-- What the task asks --
Repeat the data below word for word, line by line, without changing anything.

-- Records provided --
------------------------------
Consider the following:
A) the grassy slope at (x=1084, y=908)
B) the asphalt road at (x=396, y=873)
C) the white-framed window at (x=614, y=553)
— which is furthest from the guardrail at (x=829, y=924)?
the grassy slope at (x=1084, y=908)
------------------------------
-- Correct response --
Consider the following:
A) the grassy slope at (x=1084, y=908)
B) the asphalt road at (x=396, y=873)
C) the white-framed window at (x=614, y=553)
— which is furthest from the guardrail at (x=829, y=924)?
the grassy slope at (x=1084, y=908)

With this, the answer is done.